Frankfurt am Main (ots) – Die Finanzmärkte in Europa sind weiterhin äußerst volatil, und die Stimmungsumschwünge fallen ungewöhnlich stark aus. Aktiven Anlegern – einschließlich Hedgefonds – fällt es schwer, diese vor allem auf politische Entscheidungen und nicht auf Fundamentaldaten der Unternehmen zurückzuführenden Stimmungsschwankungen richtig einzuschätzen. Im Zusammenhang mit der derzeitigen Krise überrascht vor allem die Tatsache, dass die Anleger an den Rentenmärkten mehr Eurostress einzupreisen scheinen als Anleger an den Aktienmärkten. Ist dies gerechtfertigt?
Der Oktober war ein äußerst guter Monat für die europäischen Aktienmärkte, die durch Hoffnungen auf eine Lösung der Eurokrise sowie besser als erwartete Daten und Unternehmensgewinne in den USA beflügelt wurden. Gleichzeitig verlief die Berichtssaison in Europa jedoch enttäuschend, und die Renditen für Anleihen der südlichen Euroländer blieben hoch, was darauf hindeutet, dass die Anleger an den Rentenmärkten weiterhin relativ vorsichtig waren.
Dieses uneinheitliche Verhalten hat zu einigen merkwürdigen Anomalien geführt. Die Renditen für Staatsanleihen stiegen in Südeuropa auf (über) 6% an, wohingegen sie in Nordeuropa auf 2% zurückgingen. Dagegen schnitten die Aktienmärkte in den südlichen Ländern in diesem Jahr nicht schlechter ab als in den nördlichen; die einzige Ausnahme ist Griechenland, wo die Aktienkurse einbrachen. Diese mangelnde Differenzierung seitens der Aktienanleger ergibt bei wirklich internationalen Unternehmen durchaus Sinn, weil dort das Land, in dem das Unternehmen seinen Hauptsitz hat, von geringerer Bedeutung ist. Für auf die Binnenwirtschaft ausgerichtete Unternehmen trifft dies jedoch sehr viel weniger zu.
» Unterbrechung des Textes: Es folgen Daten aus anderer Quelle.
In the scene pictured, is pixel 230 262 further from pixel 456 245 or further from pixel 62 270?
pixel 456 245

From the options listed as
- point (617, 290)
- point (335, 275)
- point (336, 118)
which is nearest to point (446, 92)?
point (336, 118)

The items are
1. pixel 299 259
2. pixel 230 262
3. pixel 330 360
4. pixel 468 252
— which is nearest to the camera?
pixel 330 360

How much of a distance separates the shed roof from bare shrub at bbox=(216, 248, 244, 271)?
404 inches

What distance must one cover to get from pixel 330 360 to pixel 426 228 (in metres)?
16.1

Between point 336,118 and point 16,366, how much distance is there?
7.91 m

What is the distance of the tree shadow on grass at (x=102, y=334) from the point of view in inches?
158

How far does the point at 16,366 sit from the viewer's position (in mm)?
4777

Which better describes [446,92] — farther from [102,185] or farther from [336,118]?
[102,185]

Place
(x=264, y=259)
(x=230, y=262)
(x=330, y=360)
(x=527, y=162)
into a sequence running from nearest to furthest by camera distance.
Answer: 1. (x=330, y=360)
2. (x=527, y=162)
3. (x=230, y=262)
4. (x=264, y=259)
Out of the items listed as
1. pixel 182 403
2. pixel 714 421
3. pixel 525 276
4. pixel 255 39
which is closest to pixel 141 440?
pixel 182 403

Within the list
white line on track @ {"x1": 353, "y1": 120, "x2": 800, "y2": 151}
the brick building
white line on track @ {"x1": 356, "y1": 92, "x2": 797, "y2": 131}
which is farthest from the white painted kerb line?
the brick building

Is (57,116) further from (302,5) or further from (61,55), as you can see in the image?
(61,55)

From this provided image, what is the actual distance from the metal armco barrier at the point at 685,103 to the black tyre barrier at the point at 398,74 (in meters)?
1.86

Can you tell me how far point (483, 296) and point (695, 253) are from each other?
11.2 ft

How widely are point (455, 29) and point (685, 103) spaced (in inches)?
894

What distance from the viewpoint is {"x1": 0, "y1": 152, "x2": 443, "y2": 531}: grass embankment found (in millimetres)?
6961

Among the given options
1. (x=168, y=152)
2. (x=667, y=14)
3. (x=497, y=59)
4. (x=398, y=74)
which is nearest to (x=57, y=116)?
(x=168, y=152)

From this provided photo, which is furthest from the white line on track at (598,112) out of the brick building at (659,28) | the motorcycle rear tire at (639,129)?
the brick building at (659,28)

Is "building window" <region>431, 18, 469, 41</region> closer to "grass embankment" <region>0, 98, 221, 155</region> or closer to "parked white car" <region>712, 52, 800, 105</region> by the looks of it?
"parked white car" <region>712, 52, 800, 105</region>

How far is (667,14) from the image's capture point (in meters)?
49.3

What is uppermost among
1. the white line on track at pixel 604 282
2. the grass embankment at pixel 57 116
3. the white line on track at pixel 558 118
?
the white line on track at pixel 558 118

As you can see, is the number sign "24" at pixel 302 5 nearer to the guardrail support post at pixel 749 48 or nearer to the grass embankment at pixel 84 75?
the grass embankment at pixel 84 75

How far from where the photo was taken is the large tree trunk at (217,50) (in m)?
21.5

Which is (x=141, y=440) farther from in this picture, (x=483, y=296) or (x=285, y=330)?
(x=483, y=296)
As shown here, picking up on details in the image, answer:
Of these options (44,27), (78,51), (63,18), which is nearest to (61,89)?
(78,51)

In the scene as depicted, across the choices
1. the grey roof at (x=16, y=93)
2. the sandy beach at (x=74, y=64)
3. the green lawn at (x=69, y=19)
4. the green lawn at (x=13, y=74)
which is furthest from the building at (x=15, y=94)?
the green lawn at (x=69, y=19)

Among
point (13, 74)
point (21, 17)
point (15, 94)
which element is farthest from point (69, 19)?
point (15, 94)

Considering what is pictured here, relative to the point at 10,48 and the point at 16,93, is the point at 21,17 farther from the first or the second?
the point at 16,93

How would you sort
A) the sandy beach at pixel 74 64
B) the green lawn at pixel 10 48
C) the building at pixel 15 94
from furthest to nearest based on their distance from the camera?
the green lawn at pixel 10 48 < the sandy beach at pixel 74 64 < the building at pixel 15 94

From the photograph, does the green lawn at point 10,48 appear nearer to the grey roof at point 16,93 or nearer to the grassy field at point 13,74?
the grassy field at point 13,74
Ein Beispiel: Ein deutsches oder niederländisches Telekommunikationsunternehmen bietet den Anlegern derzeit eine Dividendenrendite, die vier Mal so hoch ist wie die Rendite von deutschen oder niederländischen Anleihen. Die Dividendenrendite eines italienischen oder spanischen Telekommunikationsunternehmens liegt dagegen nur leicht über der Rendite von Staatsanleihen dieser Länder. Dies ist selbst dann bemerkenswert, wenn man in Rechnung stellt, dass die letztgenannten Unternehmen auch in Lateinamerika aktiv sind. Denselben Nord-Süd-Vergleich kann man auch für Versorger und andere auf die Binnenwirtschaft ausgerichtete Unternehmen durchführen und kommt zu einem ähnlichen Ergebnis. In anderen Worten: In den nördlichen Ländern profitieren die Anleger stärker von den mit Aktien verknüpften, höheren Risiken als in den südlichen Ländern – jedenfalls im Vergleich zu den Renditen der jeweiligen Staatsanleihen.
Außerdem müssen sich die Anleger darüber im Klaren sein, dass das Risiko einer Steuererhöhung, die Unternehmen mit hohen Barbeständen treffen dürfte, angesichts des großen Liquiditätsbedarfs der Regierungen im Süden wahrscheinlich höher ist als im Norden. Schließlich stehen diese Regierungen zunehmend unter Druck, ihre Haushalte ausgleichen zu müssen, und nach zwei gewinnträchtigen Jahren können die Unternehmen allgemein gesprochen besser als Finanzierungsquelle dienen als die Bevölkerung.
Welche Schlüsse können die Anleger daraus ziehen?
Mit Blick auf Europa ist festzustellen, dass der Euroraum nur dann fortbestehen kann, wenn die Renditen von Staatsanleihen in Ländern wie Italien und Spanien auf dem derzeitigen Niveau verharren oder darunter fallen. Diese Länder können schlicht nicht für längere Zeit mit einem sehr viel höheren Renditeniveau umgehen. Wenn man also davon ausgeht, dass der Euroraum eine Zukunft hat, erscheinen Staatsanleihen dieser Länder als attraktive Anlagemöglichkeit – jedenfalls im Vergleich zu den dortigen Aktienmärkten. In den nördlichen Ländern spricht dagegen mehr für Aktien, sofern wir davon ausgehen, dass wir nur mit einer leichten Rezession konfrontiert sind.
Mit Blick auf die Welt insgesamt scheinen Staatsanleihen kein sehr attraktives Risiko-Rendite-Profil zu bieten, selbst wenn wir davon ausgehen, dass die Zinsen noch längere Zeit niedrig bleiben. Die Anleger werden daher weiter nach höheren Renditen in riskanteren Assetklassen suchen. Derzeit halten wir Unternehmensanleihen und Staatsanleihen von Schwellenländern für attraktiver als die globalen Aktienmärkte.